** start of TASK DATA **

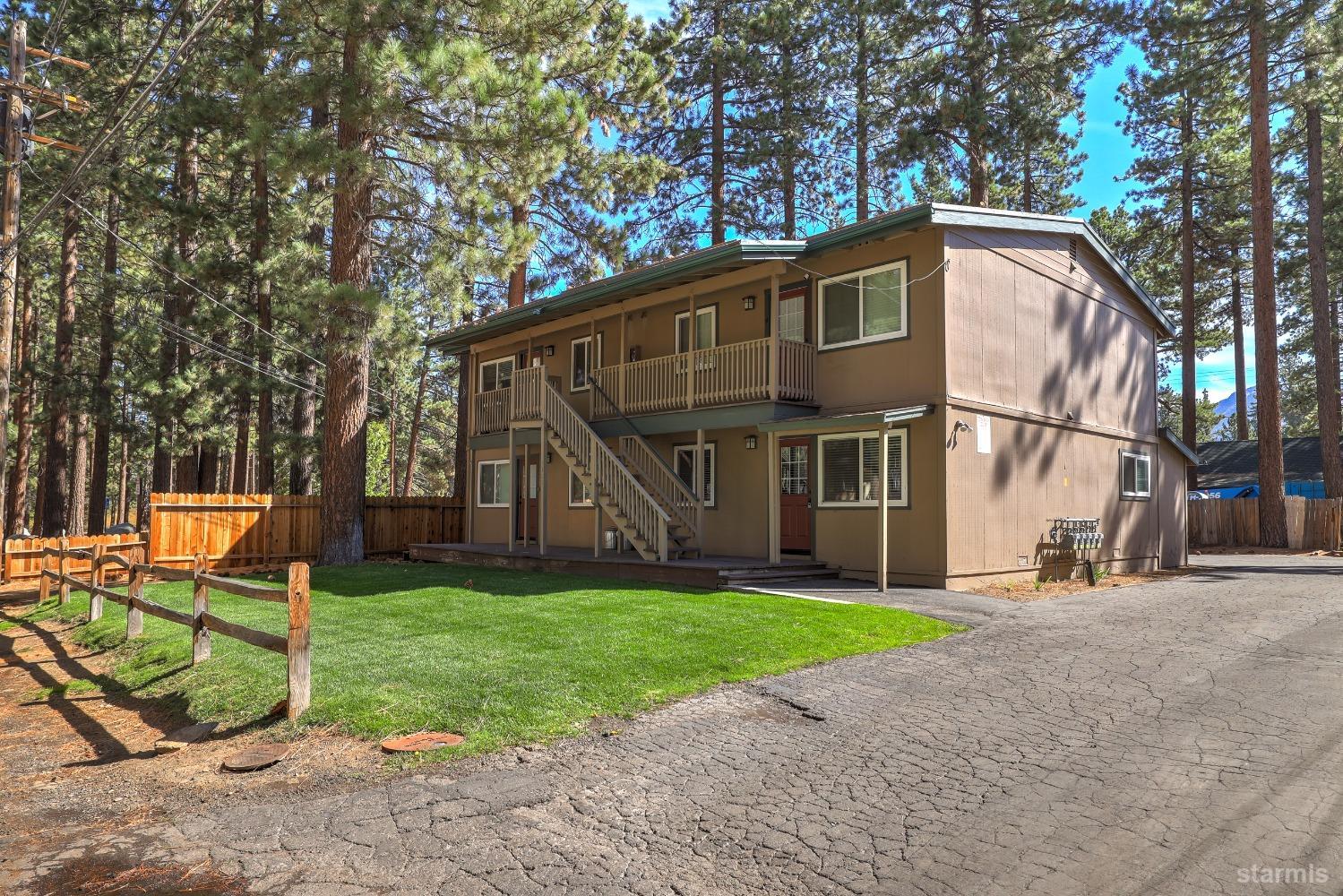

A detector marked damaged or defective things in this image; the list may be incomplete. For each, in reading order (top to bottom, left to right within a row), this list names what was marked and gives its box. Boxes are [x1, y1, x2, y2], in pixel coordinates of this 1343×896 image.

cracked pavement [13, 556, 1343, 892]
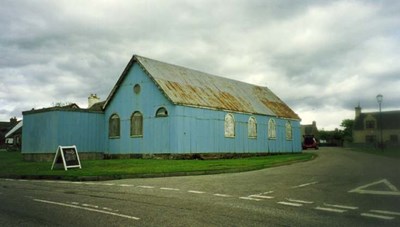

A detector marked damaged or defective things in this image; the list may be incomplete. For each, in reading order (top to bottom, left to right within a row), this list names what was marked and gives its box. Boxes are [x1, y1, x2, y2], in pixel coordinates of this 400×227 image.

damaged roofing [103, 54, 300, 119]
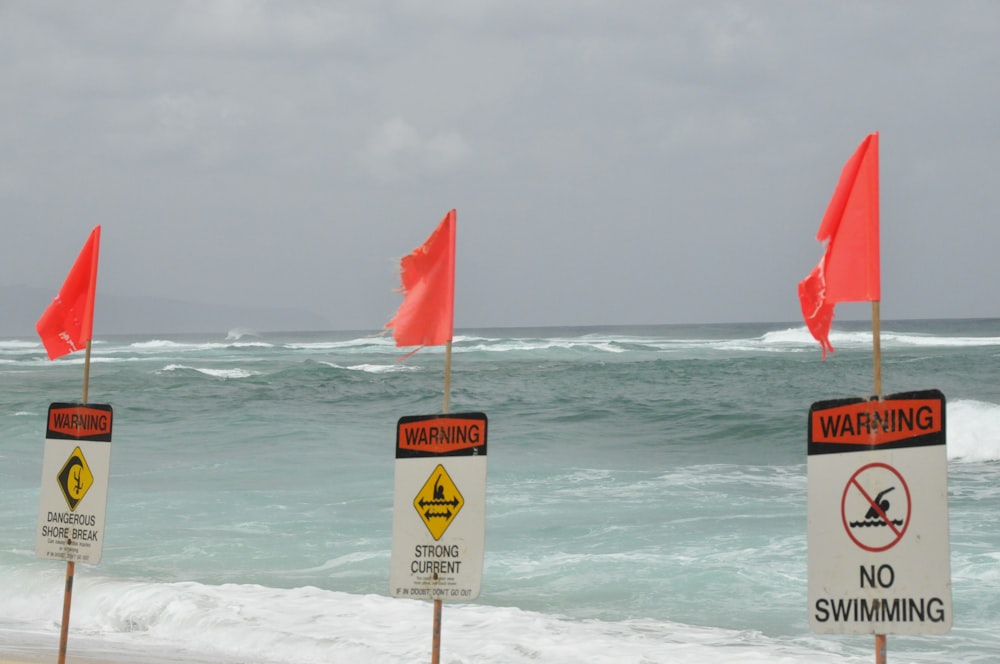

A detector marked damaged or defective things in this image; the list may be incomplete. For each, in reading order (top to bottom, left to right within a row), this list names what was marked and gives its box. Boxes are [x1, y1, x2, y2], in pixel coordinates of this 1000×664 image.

torn red flag [35, 226, 101, 360]
torn red flag [386, 211, 458, 352]
torn red flag [800, 132, 880, 356]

** end of TASK DATA **

Copy out every line of the listing word for word, leaving out the pictures.

TASK RESPONSE
A detector marked damaged or defective things in this image; the list may be incomplete. For each, in reading order (top to bottom, left to right within a row), this list names what was marked and gives its box. Boxes are [x1, y1, x2, y2], in pixel coordinates of this 1343×896 image.

cracked pavement [13, 556, 1343, 892]

A detector marked damaged or defective things in this image; the list may be incomplete. For each, in reading order (top to bottom, left to right within a row), this list names what was marked and gives its box. Boxes are [x1, y1, x2, y2], in pixel coordinates of this 400×227 image.

damaged roofing [103, 54, 300, 119]

A detector marked damaged or defective things in this image; the list may be incomplete. For each, in reading order (top to bottom, left to right within a row), this list names what was marked and gives its box. Boxes are [x1, y1, x2, y2], in pixel coordinates of this 1000×664 image.

torn red flag [35, 226, 101, 360]
torn red flag [386, 211, 458, 352]
torn red flag [800, 132, 880, 356]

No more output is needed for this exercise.